Imagine for a moment that you are the Prime Minister, with a decent working majority and the luxury of being able to ponder the big strategic questions.
Solving the long-term care challenge, improving our transport infrastructure and maintaining Britain’s status as a world-leading centre for high-tech skills would surely all be on your list.
The challenge of providing decent retirement incomes should be there too. I like to think the PM would also be getting the government machine to think very hard about the groups currently missing out on the benefits of workplace pension saving.
Focusing on the 4.5 million self-employed is a hard nut to crack.
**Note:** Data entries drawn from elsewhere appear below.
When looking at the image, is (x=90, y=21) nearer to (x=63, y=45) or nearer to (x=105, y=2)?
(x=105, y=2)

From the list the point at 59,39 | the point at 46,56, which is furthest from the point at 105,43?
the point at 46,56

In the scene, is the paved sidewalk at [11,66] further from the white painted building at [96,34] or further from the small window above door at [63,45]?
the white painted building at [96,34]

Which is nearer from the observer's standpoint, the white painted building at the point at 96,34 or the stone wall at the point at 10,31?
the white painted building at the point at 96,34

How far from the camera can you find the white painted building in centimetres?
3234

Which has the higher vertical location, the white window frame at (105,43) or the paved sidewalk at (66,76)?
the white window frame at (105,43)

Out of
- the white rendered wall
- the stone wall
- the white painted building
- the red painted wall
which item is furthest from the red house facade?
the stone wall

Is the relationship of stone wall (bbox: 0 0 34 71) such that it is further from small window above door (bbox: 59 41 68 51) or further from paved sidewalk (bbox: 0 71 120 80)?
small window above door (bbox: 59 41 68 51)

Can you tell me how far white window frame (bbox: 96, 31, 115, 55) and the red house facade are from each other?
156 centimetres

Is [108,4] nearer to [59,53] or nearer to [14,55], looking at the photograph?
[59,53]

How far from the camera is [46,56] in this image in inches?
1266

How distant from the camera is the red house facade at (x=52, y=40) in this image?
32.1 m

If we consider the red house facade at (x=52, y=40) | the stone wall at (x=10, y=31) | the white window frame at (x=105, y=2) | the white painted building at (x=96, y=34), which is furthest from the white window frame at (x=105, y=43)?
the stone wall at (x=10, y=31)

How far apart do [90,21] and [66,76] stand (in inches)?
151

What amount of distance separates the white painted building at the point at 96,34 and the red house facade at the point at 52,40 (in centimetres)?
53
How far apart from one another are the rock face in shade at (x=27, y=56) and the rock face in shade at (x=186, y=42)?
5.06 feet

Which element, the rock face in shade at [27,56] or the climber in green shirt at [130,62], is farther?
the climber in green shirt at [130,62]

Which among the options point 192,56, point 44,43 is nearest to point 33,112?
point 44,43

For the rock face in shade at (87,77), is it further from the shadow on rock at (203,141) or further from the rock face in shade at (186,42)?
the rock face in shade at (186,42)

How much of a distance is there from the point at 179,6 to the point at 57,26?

With only 12 per cent of them saving into a personal pension, leaving the problem in the ‘too difficult’ tray is just storing up problems for the future.
The government has committed to finding a way to improve retirement incomes for the self-employed. However, no one has yet identified a mechanism for collecting contributions from self-employed.
The PLSA’s view is that an effective solution to the self-employed challenge will need to deliver three things that we know the self-employed value highly. Those are being in control of their own destinies; being able to trust the provider (the self-employed tend to distrust government); and flexibility to take account of what can be rollercoaster earnings.
Trust, flexibility, control. Perhaps they provide a good starting point for tackling one of the most important policy challenges on our national ‘to do’ list?